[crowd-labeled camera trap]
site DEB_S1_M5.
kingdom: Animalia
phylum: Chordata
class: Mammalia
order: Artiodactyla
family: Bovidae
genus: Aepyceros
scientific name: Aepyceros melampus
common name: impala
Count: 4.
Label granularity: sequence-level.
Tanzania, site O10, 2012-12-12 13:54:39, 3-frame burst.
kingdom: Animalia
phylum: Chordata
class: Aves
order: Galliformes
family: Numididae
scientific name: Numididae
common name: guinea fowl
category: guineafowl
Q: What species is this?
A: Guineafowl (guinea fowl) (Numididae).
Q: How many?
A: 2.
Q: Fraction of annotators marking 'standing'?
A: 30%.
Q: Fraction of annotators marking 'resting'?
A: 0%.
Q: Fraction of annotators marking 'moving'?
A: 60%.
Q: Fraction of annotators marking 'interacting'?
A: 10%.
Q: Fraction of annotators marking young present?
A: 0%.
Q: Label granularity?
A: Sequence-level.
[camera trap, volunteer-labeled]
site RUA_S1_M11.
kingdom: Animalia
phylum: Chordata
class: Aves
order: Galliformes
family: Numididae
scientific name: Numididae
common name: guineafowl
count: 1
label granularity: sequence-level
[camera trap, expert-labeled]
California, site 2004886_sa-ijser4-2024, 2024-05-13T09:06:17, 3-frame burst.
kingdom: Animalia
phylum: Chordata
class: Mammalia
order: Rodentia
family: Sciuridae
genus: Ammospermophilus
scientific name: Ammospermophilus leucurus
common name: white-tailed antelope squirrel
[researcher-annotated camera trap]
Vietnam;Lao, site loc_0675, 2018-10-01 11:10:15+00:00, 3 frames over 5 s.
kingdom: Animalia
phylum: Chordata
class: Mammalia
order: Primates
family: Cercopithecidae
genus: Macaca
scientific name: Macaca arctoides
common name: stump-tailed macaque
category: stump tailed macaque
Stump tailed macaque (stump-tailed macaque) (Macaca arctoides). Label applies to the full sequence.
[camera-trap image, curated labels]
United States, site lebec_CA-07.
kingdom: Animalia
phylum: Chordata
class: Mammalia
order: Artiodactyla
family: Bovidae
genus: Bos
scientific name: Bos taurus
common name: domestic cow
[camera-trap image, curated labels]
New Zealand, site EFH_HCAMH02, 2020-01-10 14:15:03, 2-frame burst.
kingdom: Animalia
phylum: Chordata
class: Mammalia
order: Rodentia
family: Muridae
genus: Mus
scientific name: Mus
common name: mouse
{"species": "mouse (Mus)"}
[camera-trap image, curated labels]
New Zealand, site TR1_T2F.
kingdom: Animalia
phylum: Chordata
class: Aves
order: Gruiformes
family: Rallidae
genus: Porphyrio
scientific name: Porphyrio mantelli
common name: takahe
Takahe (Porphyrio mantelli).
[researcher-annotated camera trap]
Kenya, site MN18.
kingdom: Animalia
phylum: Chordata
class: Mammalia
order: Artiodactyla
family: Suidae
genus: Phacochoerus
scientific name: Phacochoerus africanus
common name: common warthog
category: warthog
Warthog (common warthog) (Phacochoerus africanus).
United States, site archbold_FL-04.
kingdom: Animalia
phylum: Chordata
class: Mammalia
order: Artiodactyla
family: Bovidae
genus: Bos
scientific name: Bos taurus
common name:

▶ [Exercise brief]: Set all of the material down once more, unchanged.

▶ [Finished task]:
[crowd-labeled camera trap]
site DEB_S1_M5.
kingdom: Animalia
phylum: Chordata
class: Mammalia
order: Artiodactyla
family: Bovidae
genus: Aepyceros
scientific name: Aepyceros melampus
common name: impala
Count: 4.
Label granularity: sequence-level.
Tanzania, site O10, 2012-12-12 13:54:39, 3-frame burst.
kingdom: Animalia
phylum: Chordata
class: Aves
order: Galliformes
family: Numididae
scientific name: Numididae
common name: guinea fowl
category: guineafowl
Q: What species is this?
A: Guineafowl (guinea fowl) (Numididae).
Q: How many?
A: 2.
Q: Fraction of annotators marking 'standing'?
A: 30%.
Q: Fraction of annotators marking 'resting'?
A: 0%.
Q: Fraction of annotators marking 'moving'?
A: 60%.
Q: Fraction of annotators marking 'interacting'?
A: 10%.
Q: Fraction of annotators marking young present?
A: 0%.
Q: Label granularity?
A: Sequence-level.
[camera trap, volunteer-labeled]
site RUA_S1_M11.
kingdom: Animalia
phylum: Chordata
class: Aves
order: Galliformes
family: Numididae
scientific name: Numididae
common name: guineafowl
count: 1
label granularity: sequence-level
[camera trap, expert-labeled]
California, site 2004886_sa-ijser4-2024, 2024-05-13T09:06:17, 3-frame burst.
kingdom: Animalia
phylum: Chordata
class: Mammalia
order: Rodentia
family: Sciuridae
genus: Ammospermophilus
scientific name: Ammospermophilus leucurus
common name: white-tailed antelope squirrel
[researcher-annotated camera trap]
Vietnam;Lao, site loc_0675, 2018-10-01 11:10:15+00:00, 3 frames over 5 s.
kingdom: Animalia
phylum: Chordata
class: Mammalia
order: Primates
family: Cercopithecidae
genus: Macaca
scientific name: Macaca arctoides
common name: stump-tailed macaque
category: stump tailed macaque
Stump tailed macaque (stump-tailed macaque) (Macaca arctoides). Label applies to the full sequence.
[camera-trap image, curated labels]
United States, site lebec_CA-07.
kingdom: Animalia
phylum: Chordata
class: Mammalia
order: Artiodactyla
family: Bovidae
genus: Bos
scientific name: Bos taurus
common name: domestic cow
[camera-trap image, curated labels]
New Zealand, site EFH_HCAMH02, 2020-01-10 14:15:03, 2-frame burst.
kingdom: Animalia
phylum: Chordata
class: Mammalia
order: Rodentia
family: Muridae
genus: Mus
scientific name: Mus
common name: mouse
{"species": "mouse (Mus)"}
[camera-trap image, curated labels]
New Zealand, site TR1_T2F.
kingdom: Animalia
phylum: Chordata
class: Aves
order: Gruiformes
family: Rallidae
genus: Porphyrio
scientific name: Porphyrio mantelli
common name: takahe
Takahe (Porphyrio mantelli).
[researcher-annotated camera trap]
Kenya, site MN18.
kingdom: Animalia
phylum: Chordata
class: Mammalia
order: Artiodactyla
family: Suidae
genus: Phacochoerus
scientific name: Phacochoerus africanus
common name: common warthog
category: warthog
Warthog (common warthog) (Phacochoerus africanus).
United States, site archbold_FL-04.
kingdom: Animalia
phylum: Chordata
class: Mammalia
order: Artiodactyla
family: Bovidae
genus: Bos
scientific name: Bos taurus
common name:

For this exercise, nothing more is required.